First Author  Wu JX Year  1996
Journal  Development Volume  122
Issue  10 Pages  3331-42
PubMed ID  8898244 Mgi Jnum  J:36696
Mgi Id  MGI:84122 Doi  10.1242/dev.122.10.3331
Citation  Wu JX, et al. (1996) Kinase-negative mutant epidermal growth factor receptor (EGFR) expression during embryonal stem cell differentiation favours EGFR-independent lineages. Development 122(10):3331-42
abstractText  EGF receptors are expressed on most fetal and adult cells but their precise roles are not well known. We previously reported that, in P19 embryonal carcinoma cells, the expression of kinase-negative EGFR inhibits retinoic acid (RA)-induced differentiation to nervous tissue, suggesting that EGFR plays a role in differentiation (J.-X. Wu and E. D. Adamson (1993) Dev. Biol. 159, 208-222). Embryo stem (ES) cells differentiate into a wide range of tissue types after the removal of the cytokine LIF from the culture medium. We demonstrate here that the induction of some early markers of differentiation, tissue-type plasminogen activator (tPA), AFP and keratins 8 and 19 is inhibited, whilst brachyury and myosin are increased, in clones containing kinase-negative mutant EGFR. After an extended period of differentiation, the cell types present in mutant and control cultures differed.

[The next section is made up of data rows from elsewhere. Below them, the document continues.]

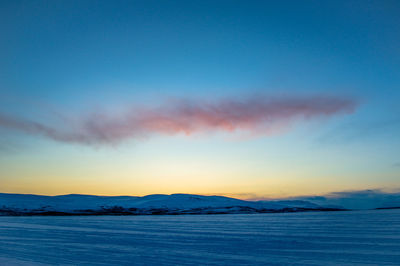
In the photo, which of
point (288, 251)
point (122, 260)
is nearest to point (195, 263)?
point (122, 260)

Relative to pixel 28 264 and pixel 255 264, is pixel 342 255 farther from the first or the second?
pixel 28 264

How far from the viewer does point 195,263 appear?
634 inches

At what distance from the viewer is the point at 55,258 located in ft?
57.7

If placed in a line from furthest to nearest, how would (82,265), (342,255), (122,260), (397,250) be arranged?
(397,250) → (342,255) → (122,260) → (82,265)

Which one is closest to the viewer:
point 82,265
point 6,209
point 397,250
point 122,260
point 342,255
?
point 82,265

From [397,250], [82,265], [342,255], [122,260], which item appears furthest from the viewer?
[397,250]

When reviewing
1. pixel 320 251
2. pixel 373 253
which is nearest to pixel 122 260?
pixel 320 251

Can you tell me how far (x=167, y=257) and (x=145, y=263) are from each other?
218cm

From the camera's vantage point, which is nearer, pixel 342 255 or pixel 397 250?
pixel 342 255

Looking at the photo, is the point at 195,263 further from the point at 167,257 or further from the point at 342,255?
the point at 342,255

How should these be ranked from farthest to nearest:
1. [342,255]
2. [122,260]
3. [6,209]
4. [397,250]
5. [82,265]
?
[6,209], [397,250], [342,255], [122,260], [82,265]

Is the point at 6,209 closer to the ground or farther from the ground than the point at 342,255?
closer to the ground

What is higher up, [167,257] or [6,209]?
[167,257]

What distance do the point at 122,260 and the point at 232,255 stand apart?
21.7 feet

Mutant clones produced frequent cardiac and skeletal muscle as the predominant differentiated cell types in vitro; other cells types were sparse or absent. Teratocarcinomas formed by EGFR-deltakinase-expressing ES cells contained frequent skeletal and cardiac muscle as well as apoptotic nuclei, while normal ES cells produced no detectable muscle and less apoptoses. Since mutant differentiated cultures had slower growth rates and increased levels of cell death, we concluded that: (1) inactive EGFR does not allow some cell types to survive and/or proliferate; (2) tissues that do not require EGFR for their survival, development or function predominate in long-term mutant cultures; (3) EGFR activity is not necessary for cardiac and skeletal muscle or endoderm formation and (4) Impaired survival of EGF-dependent lineages leads to preferential selection of muscle in differentiating ES cells.